School of Computing Science, University of Glasgow, 18 Lilybank Gardens, Glasgow G12 8RZ, UK.
School of Natural and Computing Science, University of Aberdeen King's College, Aberdeen, AB24 3FX, UK.
Brief Bioinform. 2024 Jul 25;25(5). doi: 10.1093/bib/bbae380.
Understanding the genetic basis of disease is a fundamental aspect of medical research, as genes are the classic units of heredity and play a crucial role in biological function. Identifying associations between genes and diseases is critical for diagnosis, prevention, prognosis, and drug development. Genes that encode proteins with similar sequences are often implicated in related diseases, as proteins causing identical or similar diseases tend to show limited variation in their sequences.
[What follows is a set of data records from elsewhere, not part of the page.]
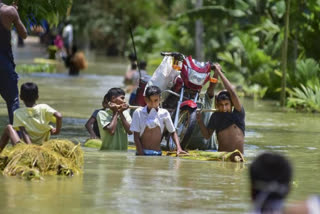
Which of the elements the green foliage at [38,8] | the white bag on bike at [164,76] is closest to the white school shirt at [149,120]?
the white bag on bike at [164,76]

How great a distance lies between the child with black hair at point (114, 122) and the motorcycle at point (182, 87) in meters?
0.65

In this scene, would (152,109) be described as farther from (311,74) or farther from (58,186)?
(311,74)

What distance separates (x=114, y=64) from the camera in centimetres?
3784

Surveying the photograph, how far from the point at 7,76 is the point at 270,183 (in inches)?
277

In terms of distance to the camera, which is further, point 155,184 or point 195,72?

Predicting gene-disease association (GDA) requires time-consuming and expensive experiments on a large number of potential candidate genes. Although methods have been proposed to predict associations between genes and diseases using traditional machine learning algorithms and graph neural networks, these approaches struggle to capture the deep semantic information within the genes and diseases and are dependent on training data. To alleviate this issue, we propose a novel GDA prediction model named FusionGDA, which utilizes a pre-training phase with a fusion module to enrich the gene and disease semantic representations encoded by pre-trained language models. Multi-modal representations are generated by the fusion module, which includes rich semantic information about two heterogeneous biomedical entities: protein sequences and disease descriptions. Subsequently, the pooling aggregation strategy is adopted to compress the dimensions of the multi-modal representation. In addition, FusionGDA employs a pre-training phase leveraging a contrastive learning loss to extract potential gene and disease features by training on a large public GDA dataset. To rigorously evaluate the effectiveness of the FusionGDA model, we conduct comprehensive experiments on five datasets and compare our proposed model with five competitive baseline models on the DisGeNet-Eval dataset. Notably, our case study further demonstrates the ability of FusionGDA to discover hidden associations effectively. The complete code and datasets of our experiments are available at https://github.com/ZhaohanM/FusionGDA.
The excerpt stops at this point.